La politique climatique de la Suisse a été soigneusement examinée par la CEDH avant que la Cour ne juge qu’elle viole les droits humains. Les États doivent tous contribuer à limiter l’élévation globale des températures à 1.5°C. Un État ne saurait se soustraire à sa responsabilité en mettant en avant celle d’autres États. Personne n’a le droit de se défiler. Notre pays est loin d’être sur la bonne voie. Si tous les pays agissaient comme la Suisse, l’augmentation des températures mondiales atteindrait 3°C.

C’est au tour du Conseil fédéral de faire sa part

Le Conseil fédéral a l’intention de se pencher sur l’arrêt après la pause estivale.

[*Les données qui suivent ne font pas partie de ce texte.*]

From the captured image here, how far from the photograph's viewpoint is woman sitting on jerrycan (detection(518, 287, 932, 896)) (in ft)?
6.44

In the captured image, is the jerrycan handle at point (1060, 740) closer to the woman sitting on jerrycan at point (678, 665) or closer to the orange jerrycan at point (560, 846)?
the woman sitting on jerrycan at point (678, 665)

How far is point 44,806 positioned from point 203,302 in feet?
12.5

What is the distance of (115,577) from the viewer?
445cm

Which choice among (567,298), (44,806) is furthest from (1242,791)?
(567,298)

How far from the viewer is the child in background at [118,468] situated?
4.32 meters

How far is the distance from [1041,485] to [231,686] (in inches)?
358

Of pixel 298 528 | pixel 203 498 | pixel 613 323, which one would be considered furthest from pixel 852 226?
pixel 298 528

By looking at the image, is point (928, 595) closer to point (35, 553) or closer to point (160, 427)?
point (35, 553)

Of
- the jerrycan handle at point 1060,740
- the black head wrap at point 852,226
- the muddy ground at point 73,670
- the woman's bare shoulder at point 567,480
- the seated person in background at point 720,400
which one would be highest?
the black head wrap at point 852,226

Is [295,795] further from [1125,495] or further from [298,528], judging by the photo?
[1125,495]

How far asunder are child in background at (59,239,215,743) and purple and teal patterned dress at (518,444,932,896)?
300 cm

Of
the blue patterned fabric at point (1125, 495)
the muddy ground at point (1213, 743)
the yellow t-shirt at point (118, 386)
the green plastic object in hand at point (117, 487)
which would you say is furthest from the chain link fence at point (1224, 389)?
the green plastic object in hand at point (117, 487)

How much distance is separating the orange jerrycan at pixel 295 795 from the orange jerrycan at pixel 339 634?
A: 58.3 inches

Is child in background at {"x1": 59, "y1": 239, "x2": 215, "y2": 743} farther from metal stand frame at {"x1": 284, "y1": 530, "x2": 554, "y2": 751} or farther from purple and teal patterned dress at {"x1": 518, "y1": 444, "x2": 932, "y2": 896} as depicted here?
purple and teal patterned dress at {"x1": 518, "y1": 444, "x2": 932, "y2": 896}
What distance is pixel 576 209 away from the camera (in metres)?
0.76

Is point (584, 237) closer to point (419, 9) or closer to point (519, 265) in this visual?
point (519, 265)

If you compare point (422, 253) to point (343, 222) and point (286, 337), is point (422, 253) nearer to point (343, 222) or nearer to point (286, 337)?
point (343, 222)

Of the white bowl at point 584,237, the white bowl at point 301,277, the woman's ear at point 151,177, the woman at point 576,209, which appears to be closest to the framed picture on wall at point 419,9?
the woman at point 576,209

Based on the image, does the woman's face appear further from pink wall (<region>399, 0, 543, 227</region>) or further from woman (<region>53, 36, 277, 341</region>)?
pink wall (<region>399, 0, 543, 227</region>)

Nous attendons qu’il protège systématiquement les institutions et l’État de droit et qu’il ne donne pas suite à une éventuelle déclaration du Parlement. 

Nous ne nous laisserons pas décourager. Nous nous engagerons pour une application correcte de l’arrêt. Nous ne sommes pas seuls. En moins de deux semaines, plus de 22’000 personnes ont signé notre pétition demandant que l’arrêt de la CEDH soit respecté et que la Convention des droits de l’homme soit protégée. Nous continuerons à démontrer que la politique climatique suisse est insuffisante.

Nous sommes convaincus que nous pouvons obtenir le soutien de la majorité de la population pour une meilleure protection du climat. La nette approbation de la loi climat et de la loi sur l’électricité en est la preuve.